Pinellas Residents Pitch in to Help Unpaid Government Workers
CLEARWATER – Local residents have phoned the commander of the U.S. Coast Guard Clearwater station asking to donate cash to help Coast Guard personnel make ends meet.
The Tampa Bay Veterans Alliance has raised more than $3,000 to help support more than 1,100 Coast Guard members in the Clearwater area.
Last week, a local restaurant donated sandwiches and other lunch fare to Transportation Safety Administration workers at St. Pete-Clearwater International Airport who have missed paychecks.
These are just a few of the ways that Clearwater businesses and residents are kicking in to help support unpaid federal workers as the partial government shutdown continues without an end in sight.
“We are getting calls from members of the public offering money, but we cannot take donations like that,” said Chief Warrant Officer Tracey E. Randall, commander of Coast Guard Station Sand Key, last week.
“We are very grateful for the requests, but the proper way to donate to Coast Guard families is to send it through our Mutual Assistance office,” she said. The mutual assistance website, at www.cgmahq.org, says the service needs $150 million to meet each payroll for military and civilian Coast Guard members.
About 420,000 federal workers around the nation, including Coast Guard, TSA officers, and U.S. Customs and Border Patrol are working through the shutdown without pay.
The shutdown is now the longest in history, and has forced Clearwater families, including young Coast Guard members with small children, to choose between buying groceries and paying bills.

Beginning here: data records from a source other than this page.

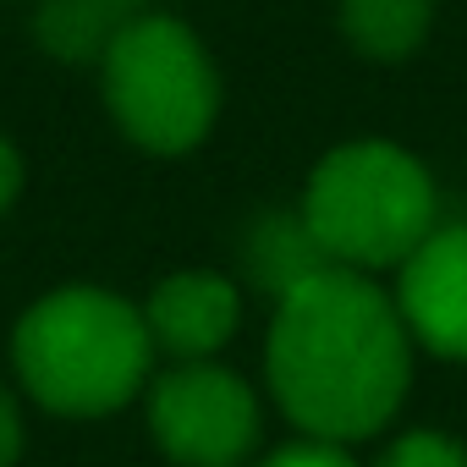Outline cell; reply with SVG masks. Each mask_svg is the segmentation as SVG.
Segmentation results:
<instances>
[{
  "instance_id": "6da1fadb",
  "label": "cell",
  "mask_w": 467,
  "mask_h": 467,
  "mask_svg": "<svg viewBox=\"0 0 467 467\" xmlns=\"http://www.w3.org/2000/svg\"><path fill=\"white\" fill-rule=\"evenodd\" d=\"M265 363L286 418L303 434L341 445L374 434L401 407L412 336L379 286L330 265L281 292Z\"/></svg>"
},
{
  "instance_id": "7a4b0ae2",
  "label": "cell",
  "mask_w": 467,
  "mask_h": 467,
  "mask_svg": "<svg viewBox=\"0 0 467 467\" xmlns=\"http://www.w3.org/2000/svg\"><path fill=\"white\" fill-rule=\"evenodd\" d=\"M12 352L23 385L50 412L99 418L143 390L154 336L132 303L99 286H61L23 314Z\"/></svg>"
},
{
  "instance_id": "3957f363",
  "label": "cell",
  "mask_w": 467,
  "mask_h": 467,
  "mask_svg": "<svg viewBox=\"0 0 467 467\" xmlns=\"http://www.w3.org/2000/svg\"><path fill=\"white\" fill-rule=\"evenodd\" d=\"M303 225L330 265L358 275L390 270L434 231V182L396 143H347L314 165Z\"/></svg>"
},
{
  "instance_id": "277c9868",
  "label": "cell",
  "mask_w": 467,
  "mask_h": 467,
  "mask_svg": "<svg viewBox=\"0 0 467 467\" xmlns=\"http://www.w3.org/2000/svg\"><path fill=\"white\" fill-rule=\"evenodd\" d=\"M105 99L154 154H182L214 127V67L176 17H138L105 50Z\"/></svg>"
},
{
  "instance_id": "5b68a950",
  "label": "cell",
  "mask_w": 467,
  "mask_h": 467,
  "mask_svg": "<svg viewBox=\"0 0 467 467\" xmlns=\"http://www.w3.org/2000/svg\"><path fill=\"white\" fill-rule=\"evenodd\" d=\"M149 434L182 467H237L259 440V401L231 368L182 363L149 385Z\"/></svg>"
},
{
  "instance_id": "8992f818",
  "label": "cell",
  "mask_w": 467,
  "mask_h": 467,
  "mask_svg": "<svg viewBox=\"0 0 467 467\" xmlns=\"http://www.w3.org/2000/svg\"><path fill=\"white\" fill-rule=\"evenodd\" d=\"M396 308L412 341L440 358H467V225L429 231L401 265Z\"/></svg>"
},
{
  "instance_id": "52a82bcc",
  "label": "cell",
  "mask_w": 467,
  "mask_h": 467,
  "mask_svg": "<svg viewBox=\"0 0 467 467\" xmlns=\"http://www.w3.org/2000/svg\"><path fill=\"white\" fill-rule=\"evenodd\" d=\"M237 319H243L237 286L220 281V275H203V270L160 281L149 308H143L154 347H165L187 363H203L209 352H220L231 341V330H237Z\"/></svg>"
},
{
  "instance_id": "ba28073f",
  "label": "cell",
  "mask_w": 467,
  "mask_h": 467,
  "mask_svg": "<svg viewBox=\"0 0 467 467\" xmlns=\"http://www.w3.org/2000/svg\"><path fill=\"white\" fill-rule=\"evenodd\" d=\"M143 0H45L39 39L61 61H105V50L143 17Z\"/></svg>"
},
{
  "instance_id": "9c48e42d",
  "label": "cell",
  "mask_w": 467,
  "mask_h": 467,
  "mask_svg": "<svg viewBox=\"0 0 467 467\" xmlns=\"http://www.w3.org/2000/svg\"><path fill=\"white\" fill-rule=\"evenodd\" d=\"M434 0H341L347 39L374 61H401L423 45Z\"/></svg>"
},
{
  "instance_id": "30bf717a",
  "label": "cell",
  "mask_w": 467,
  "mask_h": 467,
  "mask_svg": "<svg viewBox=\"0 0 467 467\" xmlns=\"http://www.w3.org/2000/svg\"><path fill=\"white\" fill-rule=\"evenodd\" d=\"M248 254H254V270L265 275V286H270L275 297H281V292H292L297 281H308V275L330 270V259H325V254H319V243L308 237L303 214H297V220H265Z\"/></svg>"
},
{
  "instance_id": "8fae6325",
  "label": "cell",
  "mask_w": 467,
  "mask_h": 467,
  "mask_svg": "<svg viewBox=\"0 0 467 467\" xmlns=\"http://www.w3.org/2000/svg\"><path fill=\"white\" fill-rule=\"evenodd\" d=\"M379 467H467V451H462L456 440H445V434L418 429V434H401V440L379 456Z\"/></svg>"
},
{
  "instance_id": "7c38bea8",
  "label": "cell",
  "mask_w": 467,
  "mask_h": 467,
  "mask_svg": "<svg viewBox=\"0 0 467 467\" xmlns=\"http://www.w3.org/2000/svg\"><path fill=\"white\" fill-rule=\"evenodd\" d=\"M265 467H358V462H352L336 440H314V434H308V440H297V445H281Z\"/></svg>"
},
{
  "instance_id": "4fadbf2b",
  "label": "cell",
  "mask_w": 467,
  "mask_h": 467,
  "mask_svg": "<svg viewBox=\"0 0 467 467\" xmlns=\"http://www.w3.org/2000/svg\"><path fill=\"white\" fill-rule=\"evenodd\" d=\"M23 456V418H17V401L0 390V467H12Z\"/></svg>"
},
{
  "instance_id": "5bb4252c",
  "label": "cell",
  "mask_w": 467,
  "mask_h": 467,
  "mask_svg": "<svg viewBox=\"0 0 467 467\" xmlns=\"http://www.w3.org/2000/svg\"><path fill=\"white\" fill-rule=\"evenodd\" d=\"M17 187H23V160H17V149L6 138H0V209L17 198Z\"/></svg>"
}]
</instances>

Clearwater Mayor George Cretekos last week asked the Greater Regional Chamber of Commerce to ask its business members to not penalize Coast Guard members if they are late with mortgages, car payments, credit cards or other bills.
“Our concern is the same that most Americans would have if they weren’t getting a paycheck, and that is the impact it has on families, especially members of the Coast Guard who live in the Clearwater and Tampa Bay area,” Cretekos said.
Chamber CEO Carol Hague, who worked with the city to support Clearwater Coast Guard units in the past, will ask Chamber businesses to work with Coast Guard families and others hurt by the shutdown.
Darryl Henderson, the Chamber’s vice president of government affairs, sent a letter to members asking them to give “a break” to Coast Guard, TSA personnel and other federal employees who missed paychecks.
“Not getting that check hits especially hard when the federal employee is deployed away from home when the rent is due,” Henderson wrote. “We ask that you please work with anyone in your area of business who happens to be a federal worker that is not receiving a paycheck this week.”
The city and the Chamber’s concern comes from a special place, Cretekos said. Clearwater is the only city in Florida that has earned the status of a “Coast Guard City USA,” a special relationship that began nearly seven years ago on Jan. 27, 2012. The status recognizes communities nationwide that “go above and beyond in their support of the Coast Guard Family – active duty, reserves, Auxiliarists and all their families,” the Coast Guard Website states.
The Clearwater units of the Coast Guard include Air Station Clearwater at St. Pete-Clearwater International Airport, which runs missions all the way to the Caribbean, small boat station Sand Key, where some 45 active-duty members are responsible for more than 2,000 square miles of nearshore and Gulf of Mexico waters. The third unit is Port Security Unit 307, a reserve unit responsible for port safety.
Coast Guardsmen outside the gates of Coast Guard Station Sand Key, a small boat station, on Thursday said they were on duty, ready to perform their mission helping boaters in distress and other tasks. They said they could not comment without permission from higher ups, but were in good spirits.
Cretekos also urged Clearwater businesses to be understanding with all federal workers who missed their first paycheck of the shutdown last Friday.
“I would like to think if this is the only paycheck that they miss it won’t cause a big hardship,” he said, “but we don’t know what obligations a family might have kept to themselves. We want to make sure that people understand that (financial) circumstances are different with each individual.”
Help for TSA personnel at PIE airport has come in the form of hot meals. The owners of the Country Skillet restaurant, just outside the airport on Roosevelt Boulevard, put together a large tray of food and delivered it to the TSA workers last Wednesday.
Matthew Trizis, who manages the restaurant along with his owner parents, said he has learned to help people from his parents.
“They (TSA officers) come in here a lot and get breakfast and lunch during the week,” Trizis said. “One of the guys gave me a call and said they weren’t getting back pay and asked if we would be willing to help them out in some way.”
So, he and his kitchen put together different sandwiches and wraps, “big, big trays of Greek salads, chef salads, and chips, things like that,” he said. “My father has always been one to help out everyone and everybody,” he said.
A TSA officer at St. Pete-Clearwater Airport said he and his colleagues who screen passengers at PIE are grateful for the food and other support.
“We have no opinion in the politics or the shutdown,” said a TSA officer, who asked not to be identified. “We just want to work and be paid and to ensure the security of air passengers. Local churches have called the TSA office at PIE to offer access to their foodbanks. People have been great.”